## Extrait choisi

◆ ◆ ◆

Mais également le souvenir de quelques moments de respiration, à écouter un médecin expliquer que la connaissance scientifique se construit progressivement dans la confrontation des idées et des études scientifiques mais pas sur une place publique ou sur un plateau de télévision.
Et d’autres instants d’admiration sincère, dans quelques services hospitaliers publiques, pour des jeunes internes en odontologie et des praticiens plus âgés qui ont pris en charge les patients, de jour comme de nuit, avec courage, dans des conditions compliquées où, notamment, la durée recommandée du port du masque (FFP2 ?) s’allongeait au gré de la pénurie de matériel.
Et, enfin, une année universitaire où l’activité clinique et les cours ont été également arrêtés. Différentes initiatives ont été mises en place pour se retrouver sur des plateformes numériques afin de reprendre enfin un programme d’enseignement malgré les périodes de confinement ou les jauges drastiques souvent asynchrones avec l’évolution de l’épidémie.

◆ ◆ ◆

## Enregistrements
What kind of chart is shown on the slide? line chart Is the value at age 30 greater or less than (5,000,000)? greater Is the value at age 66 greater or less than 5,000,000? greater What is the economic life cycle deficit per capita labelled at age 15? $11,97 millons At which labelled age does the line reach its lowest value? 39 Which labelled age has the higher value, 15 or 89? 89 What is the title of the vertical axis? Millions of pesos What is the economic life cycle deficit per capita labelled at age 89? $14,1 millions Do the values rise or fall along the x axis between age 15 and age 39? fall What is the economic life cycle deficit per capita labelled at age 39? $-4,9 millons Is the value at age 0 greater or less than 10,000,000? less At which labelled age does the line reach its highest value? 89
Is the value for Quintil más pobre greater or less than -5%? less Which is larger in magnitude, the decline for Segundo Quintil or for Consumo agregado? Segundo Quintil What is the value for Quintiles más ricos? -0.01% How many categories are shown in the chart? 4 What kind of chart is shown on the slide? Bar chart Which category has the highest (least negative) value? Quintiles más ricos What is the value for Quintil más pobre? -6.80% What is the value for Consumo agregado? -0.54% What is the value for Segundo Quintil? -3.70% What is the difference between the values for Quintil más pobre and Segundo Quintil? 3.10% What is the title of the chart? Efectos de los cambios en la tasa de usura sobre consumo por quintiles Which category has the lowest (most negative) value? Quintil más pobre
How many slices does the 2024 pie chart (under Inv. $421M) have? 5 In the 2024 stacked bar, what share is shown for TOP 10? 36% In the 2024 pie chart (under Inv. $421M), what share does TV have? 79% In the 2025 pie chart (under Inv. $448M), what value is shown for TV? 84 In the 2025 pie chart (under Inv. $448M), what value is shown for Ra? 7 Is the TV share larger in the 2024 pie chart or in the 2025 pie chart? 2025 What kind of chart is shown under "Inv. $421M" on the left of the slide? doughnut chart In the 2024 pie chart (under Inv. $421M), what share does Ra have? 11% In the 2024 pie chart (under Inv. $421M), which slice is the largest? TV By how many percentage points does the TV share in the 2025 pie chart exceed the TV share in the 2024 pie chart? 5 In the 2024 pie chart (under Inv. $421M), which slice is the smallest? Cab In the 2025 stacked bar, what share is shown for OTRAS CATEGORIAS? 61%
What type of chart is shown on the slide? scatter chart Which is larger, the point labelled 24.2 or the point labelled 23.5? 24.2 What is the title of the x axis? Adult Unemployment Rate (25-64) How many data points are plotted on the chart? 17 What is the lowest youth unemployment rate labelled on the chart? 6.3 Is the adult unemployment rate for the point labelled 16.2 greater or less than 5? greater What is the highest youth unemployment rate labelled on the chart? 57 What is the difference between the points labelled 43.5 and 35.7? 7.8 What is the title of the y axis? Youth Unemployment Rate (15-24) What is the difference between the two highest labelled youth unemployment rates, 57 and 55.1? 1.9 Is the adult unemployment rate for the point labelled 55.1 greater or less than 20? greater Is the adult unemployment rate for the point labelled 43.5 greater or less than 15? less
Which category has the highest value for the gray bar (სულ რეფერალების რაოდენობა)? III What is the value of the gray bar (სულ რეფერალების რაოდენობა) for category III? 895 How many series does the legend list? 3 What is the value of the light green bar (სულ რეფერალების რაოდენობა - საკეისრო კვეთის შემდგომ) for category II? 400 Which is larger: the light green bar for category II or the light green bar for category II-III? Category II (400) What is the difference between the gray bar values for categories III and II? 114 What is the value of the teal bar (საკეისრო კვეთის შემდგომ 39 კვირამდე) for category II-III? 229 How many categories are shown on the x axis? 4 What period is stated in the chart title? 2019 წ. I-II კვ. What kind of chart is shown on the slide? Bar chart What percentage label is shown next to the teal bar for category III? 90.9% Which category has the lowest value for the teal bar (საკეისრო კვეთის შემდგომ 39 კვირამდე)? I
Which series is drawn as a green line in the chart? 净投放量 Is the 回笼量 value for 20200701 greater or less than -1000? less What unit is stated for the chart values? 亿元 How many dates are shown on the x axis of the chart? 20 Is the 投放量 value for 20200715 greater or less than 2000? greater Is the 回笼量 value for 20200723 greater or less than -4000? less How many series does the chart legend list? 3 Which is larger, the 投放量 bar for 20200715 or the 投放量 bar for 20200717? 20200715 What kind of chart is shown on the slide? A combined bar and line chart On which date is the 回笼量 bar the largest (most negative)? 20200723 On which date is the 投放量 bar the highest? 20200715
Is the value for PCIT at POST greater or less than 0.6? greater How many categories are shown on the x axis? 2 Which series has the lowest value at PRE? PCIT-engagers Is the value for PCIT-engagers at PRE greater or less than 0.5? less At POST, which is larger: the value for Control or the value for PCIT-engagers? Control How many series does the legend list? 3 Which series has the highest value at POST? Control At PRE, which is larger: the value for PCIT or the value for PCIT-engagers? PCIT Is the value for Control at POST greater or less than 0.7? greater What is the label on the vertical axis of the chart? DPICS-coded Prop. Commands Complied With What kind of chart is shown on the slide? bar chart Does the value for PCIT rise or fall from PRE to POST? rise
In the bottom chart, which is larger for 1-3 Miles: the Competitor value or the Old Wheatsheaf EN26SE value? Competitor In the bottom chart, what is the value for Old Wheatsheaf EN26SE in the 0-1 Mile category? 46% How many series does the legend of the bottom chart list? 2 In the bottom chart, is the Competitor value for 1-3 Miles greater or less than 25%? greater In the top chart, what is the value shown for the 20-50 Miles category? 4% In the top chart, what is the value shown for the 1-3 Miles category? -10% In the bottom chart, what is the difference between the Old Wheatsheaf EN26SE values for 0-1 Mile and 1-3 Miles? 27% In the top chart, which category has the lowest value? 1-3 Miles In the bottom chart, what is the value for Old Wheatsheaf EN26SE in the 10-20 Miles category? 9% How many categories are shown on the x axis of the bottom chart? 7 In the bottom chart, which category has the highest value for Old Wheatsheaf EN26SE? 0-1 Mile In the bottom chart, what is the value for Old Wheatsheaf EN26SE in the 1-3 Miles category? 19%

◆ ◆ ◆

## Consignes
**1)** Dans l'extrait sur l'épidémie, qu'est-ce qui s'allongeait au gré de la pénurie de matériel ?
**2)** Prolongez l'extrait sur l'épidémie en reprenant juste après sa dernière phrase.
Les enregistrements forment un matériau distinct de l'extrait sur l'épidémie.

## Réponses
**1)** La durée recommandée du port du masque.

**2)**
Plus récemment encore, la saga des vaccins, les livraisons erratiques, le nombre de doses, les délais fluctuants entre les injections, la vaccination obligatoire des soignants, le pass sanitaire… Beaucoup de questions, d’opinions tranchées, de débats passionnés… et plus l’accès au précieux vaccin s’améliorait, unique protection contre l’infection à défaut de traitement, plus les échanges s’intensifiaient autour de l’opportunité collective, le potentiel risque individuel ou même la dimension liberticide de cette vaccination.
Alors, comment conclure après ce patchwork évidemment subjectif de ces quelques images concernant cette période troublée ?
Tout d’abord, l’impression confuse d’une amnésie progressive de ces événements, liée à la perte des repères chronologiques qui rythmaient la vie « normale » d’avant la pandémie.
Ensuite, au-delà des opinions et des débats stériles, la volonté de beaucoup de surmonter les difficultés ainsi que les risques liés aux nombreuses inconnues de cette épidémie, afin d’agir, d’aider, de soigner et d’avancer, parfois modestement, mais toujours avec une volonté forte de « faire ce qu’il fallait faire ».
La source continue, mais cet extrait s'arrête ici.